Although the evidence points to the shooter of Peter Lyde Jr. as a short, red-shirted man who escaped, Assistant District Attorney Leon Goodman told the Common Pleas Court jury that Rodney Evans put events in motion and was as culpable as the man whose bullet hit Lyde.

"When an innocent person gets killed," Goodman said, "both of them are responsible. Both acted with an intent to kill."

However, defense attorney Jack McMahon told the jury the evidence will show that Evans, 33, was not armed and that no spent cartridge casings were found where he was standing outside the North Philadelphia bar.

"This man never shot anyone on the planet that night," McMahon said in his opening statement.

Testimony is to begin Tuesday before Judge Shelley Robins New.

Lyde, 25, also the stepson of Municipal Court Judge Jacquelyn Frazier-Lyde, had just been hired as a bouncer for the May 31, 2009 reopening of Pleasures on the Ridge, at 22d Street and Ridge Avenue.

According to Goodman, Evans - at 6-foot-5, "the tallest man in the bar" - got into a heated argument with the 5-foot-5 man in the red shirt after the latter took the seat of a girlfriend at the bar.

Goodman said witnesses will testify that the early-morning argument culminated with Evans pulling a gun and the shorter man running outside with Evans in pursuit.

The two men began shooting at each other. One bullet hit Lyde, handling security outside at the door, in the chest.

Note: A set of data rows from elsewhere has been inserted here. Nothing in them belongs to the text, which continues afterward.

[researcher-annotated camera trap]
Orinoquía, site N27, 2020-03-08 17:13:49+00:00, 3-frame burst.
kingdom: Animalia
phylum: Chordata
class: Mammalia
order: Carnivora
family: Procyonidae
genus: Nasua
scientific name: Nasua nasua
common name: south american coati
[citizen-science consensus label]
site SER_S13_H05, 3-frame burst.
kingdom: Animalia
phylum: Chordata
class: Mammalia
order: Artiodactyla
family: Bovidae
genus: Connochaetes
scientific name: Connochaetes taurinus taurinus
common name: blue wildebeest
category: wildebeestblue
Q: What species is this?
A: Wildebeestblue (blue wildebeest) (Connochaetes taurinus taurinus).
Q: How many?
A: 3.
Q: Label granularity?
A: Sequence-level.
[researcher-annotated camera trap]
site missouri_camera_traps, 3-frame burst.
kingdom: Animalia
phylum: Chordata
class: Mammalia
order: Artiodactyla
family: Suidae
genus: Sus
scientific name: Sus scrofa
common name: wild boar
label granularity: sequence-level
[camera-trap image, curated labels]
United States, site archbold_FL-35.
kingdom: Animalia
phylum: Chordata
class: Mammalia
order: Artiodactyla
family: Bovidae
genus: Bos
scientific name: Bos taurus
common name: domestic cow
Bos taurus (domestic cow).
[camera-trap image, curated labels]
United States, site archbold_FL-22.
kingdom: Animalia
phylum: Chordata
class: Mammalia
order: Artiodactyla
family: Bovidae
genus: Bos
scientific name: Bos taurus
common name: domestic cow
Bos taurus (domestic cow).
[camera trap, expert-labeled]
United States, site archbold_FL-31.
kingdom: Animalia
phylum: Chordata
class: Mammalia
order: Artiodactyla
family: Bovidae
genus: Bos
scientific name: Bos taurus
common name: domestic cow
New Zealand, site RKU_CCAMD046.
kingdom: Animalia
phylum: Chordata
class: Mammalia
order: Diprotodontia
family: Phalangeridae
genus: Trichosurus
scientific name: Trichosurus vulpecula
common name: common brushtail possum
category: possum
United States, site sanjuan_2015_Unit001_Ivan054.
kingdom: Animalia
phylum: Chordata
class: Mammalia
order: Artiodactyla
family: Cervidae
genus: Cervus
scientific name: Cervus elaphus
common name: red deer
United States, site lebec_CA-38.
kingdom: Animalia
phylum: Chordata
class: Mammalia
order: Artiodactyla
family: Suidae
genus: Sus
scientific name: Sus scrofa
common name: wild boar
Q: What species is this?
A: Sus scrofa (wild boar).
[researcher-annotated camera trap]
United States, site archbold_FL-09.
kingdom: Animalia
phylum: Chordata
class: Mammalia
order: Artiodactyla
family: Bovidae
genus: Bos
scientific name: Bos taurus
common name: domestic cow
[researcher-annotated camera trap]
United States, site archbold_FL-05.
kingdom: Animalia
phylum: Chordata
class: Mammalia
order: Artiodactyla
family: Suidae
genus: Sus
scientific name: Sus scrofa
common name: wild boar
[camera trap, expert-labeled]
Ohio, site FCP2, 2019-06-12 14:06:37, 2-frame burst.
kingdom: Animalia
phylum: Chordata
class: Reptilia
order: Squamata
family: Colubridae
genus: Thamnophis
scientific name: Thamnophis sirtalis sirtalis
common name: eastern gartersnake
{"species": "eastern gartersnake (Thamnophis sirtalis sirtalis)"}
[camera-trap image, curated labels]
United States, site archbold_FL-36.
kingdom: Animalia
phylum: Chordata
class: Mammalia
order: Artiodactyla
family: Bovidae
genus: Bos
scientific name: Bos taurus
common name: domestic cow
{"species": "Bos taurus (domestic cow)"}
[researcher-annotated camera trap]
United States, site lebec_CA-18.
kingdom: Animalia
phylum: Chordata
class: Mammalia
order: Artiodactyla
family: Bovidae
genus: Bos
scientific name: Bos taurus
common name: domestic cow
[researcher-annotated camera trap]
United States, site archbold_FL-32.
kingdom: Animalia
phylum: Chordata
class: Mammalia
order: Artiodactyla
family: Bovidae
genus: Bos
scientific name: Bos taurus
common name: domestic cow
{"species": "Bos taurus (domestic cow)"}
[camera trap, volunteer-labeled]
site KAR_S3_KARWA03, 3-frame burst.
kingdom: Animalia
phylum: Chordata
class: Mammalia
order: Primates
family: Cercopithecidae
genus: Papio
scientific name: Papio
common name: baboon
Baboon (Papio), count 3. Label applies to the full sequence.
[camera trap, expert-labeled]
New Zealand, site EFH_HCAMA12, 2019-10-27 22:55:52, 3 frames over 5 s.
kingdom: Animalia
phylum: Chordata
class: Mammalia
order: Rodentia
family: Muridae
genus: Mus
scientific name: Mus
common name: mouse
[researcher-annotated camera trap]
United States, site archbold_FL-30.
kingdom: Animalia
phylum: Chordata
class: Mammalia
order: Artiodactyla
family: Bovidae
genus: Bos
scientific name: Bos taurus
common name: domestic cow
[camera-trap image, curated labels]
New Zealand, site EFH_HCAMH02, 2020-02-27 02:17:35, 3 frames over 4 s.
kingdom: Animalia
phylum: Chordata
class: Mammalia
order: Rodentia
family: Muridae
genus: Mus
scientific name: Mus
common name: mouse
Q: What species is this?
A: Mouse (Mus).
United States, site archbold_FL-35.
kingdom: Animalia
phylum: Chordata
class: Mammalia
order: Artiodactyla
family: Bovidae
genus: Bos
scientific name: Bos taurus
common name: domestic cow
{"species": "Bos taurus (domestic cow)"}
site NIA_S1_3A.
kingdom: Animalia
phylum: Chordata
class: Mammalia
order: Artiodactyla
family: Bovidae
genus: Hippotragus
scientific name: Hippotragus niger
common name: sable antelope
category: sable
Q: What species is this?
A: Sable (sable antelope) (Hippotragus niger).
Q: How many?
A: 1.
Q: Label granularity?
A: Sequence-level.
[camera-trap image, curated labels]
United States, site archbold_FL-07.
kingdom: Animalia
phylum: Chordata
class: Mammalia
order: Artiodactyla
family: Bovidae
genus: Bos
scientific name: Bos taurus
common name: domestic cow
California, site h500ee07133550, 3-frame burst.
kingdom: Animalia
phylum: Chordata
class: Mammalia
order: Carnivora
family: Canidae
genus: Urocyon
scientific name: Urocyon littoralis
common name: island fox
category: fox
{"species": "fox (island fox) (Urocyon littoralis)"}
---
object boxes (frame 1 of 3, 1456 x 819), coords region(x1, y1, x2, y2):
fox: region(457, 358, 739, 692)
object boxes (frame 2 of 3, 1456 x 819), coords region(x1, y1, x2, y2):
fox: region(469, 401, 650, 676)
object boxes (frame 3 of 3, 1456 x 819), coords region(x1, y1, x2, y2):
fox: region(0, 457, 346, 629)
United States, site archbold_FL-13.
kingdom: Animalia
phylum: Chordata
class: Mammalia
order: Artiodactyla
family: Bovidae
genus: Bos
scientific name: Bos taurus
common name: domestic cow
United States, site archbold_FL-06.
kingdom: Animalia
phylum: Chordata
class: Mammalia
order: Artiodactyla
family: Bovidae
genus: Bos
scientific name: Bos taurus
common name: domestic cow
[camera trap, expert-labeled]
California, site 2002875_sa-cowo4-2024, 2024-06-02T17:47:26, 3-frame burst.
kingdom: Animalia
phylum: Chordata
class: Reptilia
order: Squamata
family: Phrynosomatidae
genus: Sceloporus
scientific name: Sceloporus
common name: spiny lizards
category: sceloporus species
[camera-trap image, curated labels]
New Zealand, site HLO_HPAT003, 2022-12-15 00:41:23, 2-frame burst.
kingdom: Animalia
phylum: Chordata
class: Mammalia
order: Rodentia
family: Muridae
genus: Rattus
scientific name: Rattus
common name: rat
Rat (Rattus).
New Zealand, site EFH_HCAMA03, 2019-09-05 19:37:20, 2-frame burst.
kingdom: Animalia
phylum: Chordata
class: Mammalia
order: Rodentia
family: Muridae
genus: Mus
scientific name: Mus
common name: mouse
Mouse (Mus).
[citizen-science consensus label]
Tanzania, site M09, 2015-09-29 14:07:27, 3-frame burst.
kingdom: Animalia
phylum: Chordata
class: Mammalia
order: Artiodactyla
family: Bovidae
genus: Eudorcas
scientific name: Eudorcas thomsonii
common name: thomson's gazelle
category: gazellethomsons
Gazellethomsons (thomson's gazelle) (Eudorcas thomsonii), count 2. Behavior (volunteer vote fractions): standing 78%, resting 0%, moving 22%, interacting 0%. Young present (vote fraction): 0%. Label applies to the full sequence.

Goodman said the Medical Examiner's office determined Lyde was killed by a 40-caliber bullet, and 40-caliber cartridge casings were found across 22d Street where the red-shirted man was shooting.

McMahon told the jury he believes the bar patrons know the identity of the red-shirted man but are protecting him. He noted that Evans remained on the scene and was handcuffed and questioned by a police sergeant after patrons identified him as one of the two men arguing.

When a search showed Evans wasn't carrying a weapon, McMahon said, police released him.

Evans surrendered and was charged Sept. 2.